▸ TASK MATERIAL:
------------------------------------

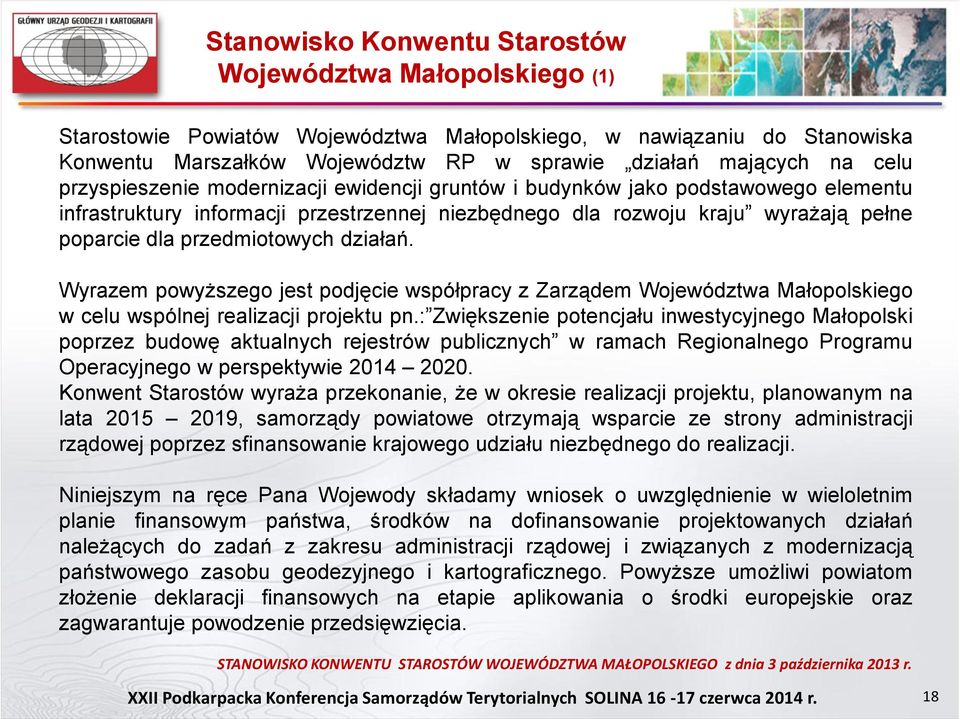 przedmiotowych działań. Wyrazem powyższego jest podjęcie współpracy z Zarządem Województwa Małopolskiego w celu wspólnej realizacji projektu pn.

------------------------------------

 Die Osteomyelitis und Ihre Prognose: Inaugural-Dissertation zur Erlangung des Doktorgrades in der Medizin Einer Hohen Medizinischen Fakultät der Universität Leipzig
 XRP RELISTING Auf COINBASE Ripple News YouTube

------------------------------------

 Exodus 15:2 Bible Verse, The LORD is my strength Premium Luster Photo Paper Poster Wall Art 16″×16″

------------------------------------

▸ WHAT TO DO: Looking at the data above, write out exactly the lines that start at the one containing "Die Osteomyelitis und" and end at the one containing "XRP RELISTING Auf"; include both and nothing beyond.

▸ WRITTEN ANSWER:
 Die Osteomyelitis und Ihre Prognose: Inaugural-Dissertation zur Erlangung des Doktorgrades in der Medizin Einer Hohen Medizinischen Fakultät der Universität Leipzig
 XRP RELISTING Auf COINBASE Ripple News YouTube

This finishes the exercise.